A deafening roar shook the air and ground alike, followed by a wall of dust and ash blasted away by the full force of five Mastodon engines at full thrust. Night became day as the rocket lumbered off the pad, drifting sideways until the gimbals corrected its trajectory, dodging the launch tower by millimetres as it rose on five columns of fire.

Gene pushed his way through the crowd to where Jeb and Val were standing.

“I know that was you, Jeb. What were you thinking?!”

“It was her idea!” Jeb protested.

“What else could we do with it, Gene? Leave it there to rust and leak rocket propellants everywhere? Let it fall over and explode?”

“That’s not the point, Val…” Gene’s heart wasn’t in it and soon he was craning his head skywards to track the rocket’s progress as it climbed towards orbit.
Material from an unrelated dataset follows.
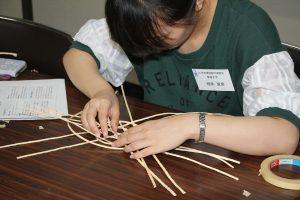紙ひもを編んで蛇籠の模型を作る実習生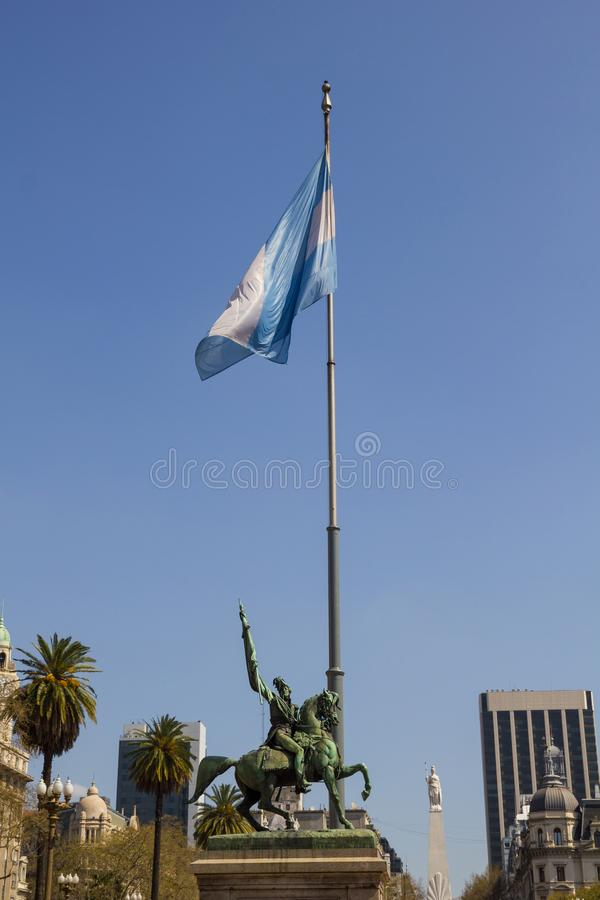 The Statue of Manuel Belgrano on the Plaza de Mayo in Buenos Air. Es, Argentina. Down, to the bottom on the right, the pyramid of May stock images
They all watched as the first stage cut off, its tanks drained, only for the second stage to pick up where it left off and continue the ascent. Once it had disappeared over the horizon the doors were closed and sealed; for how long, nobody knew.

“What were you going to say if you were first to land on the Mun?” Val asked Jeb.

“Oh, probably something spontaneous like ‘Look, Ma, I’m on the Mun!’. You?”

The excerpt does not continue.